◆ ASSIGNMENT: Your answer must be the full listing, reproduced exactly, minus any pictures.

◆ DATA:
___
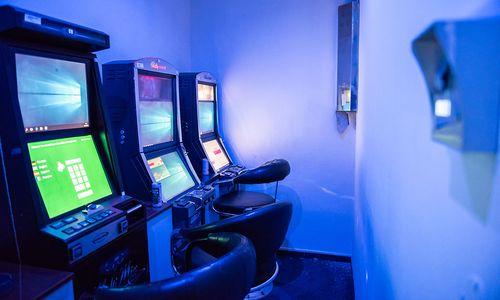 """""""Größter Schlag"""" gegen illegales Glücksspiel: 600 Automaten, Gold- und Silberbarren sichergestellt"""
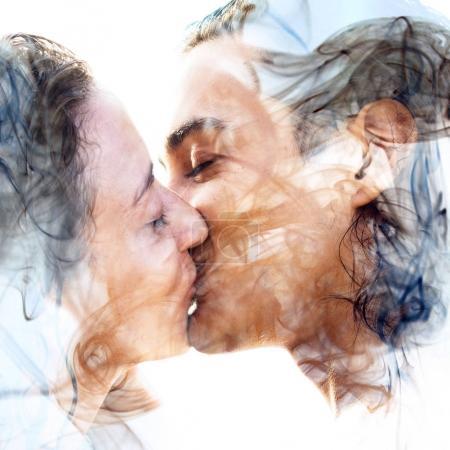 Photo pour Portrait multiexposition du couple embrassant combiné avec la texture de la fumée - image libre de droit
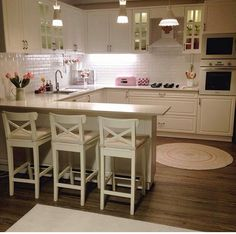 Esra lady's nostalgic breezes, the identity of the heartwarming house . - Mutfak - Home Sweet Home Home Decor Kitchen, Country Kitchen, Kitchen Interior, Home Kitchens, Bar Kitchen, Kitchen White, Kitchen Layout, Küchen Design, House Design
___
◆ OUTPUT BELOW:
 """""""Größter Schlag"""" gegen illegales Glücksspiel: 600 Automaten, Gold- und Silberbarren sichergestellt"""
 Photo pour Portrait multiexposition du couple embrassant combiné avec la texture de la fumée - image libre de droit
 Esra lady's nostalgic breezes, the identity of the heartwarming house . - Mutfak - Home Sweet Home Home Decor Kitchen, Country Kitchen, Kitchen Interior, Home Kitchens, Bar Kitchen, Kitchen White, Kitchen Layout, Küchen Design, House Design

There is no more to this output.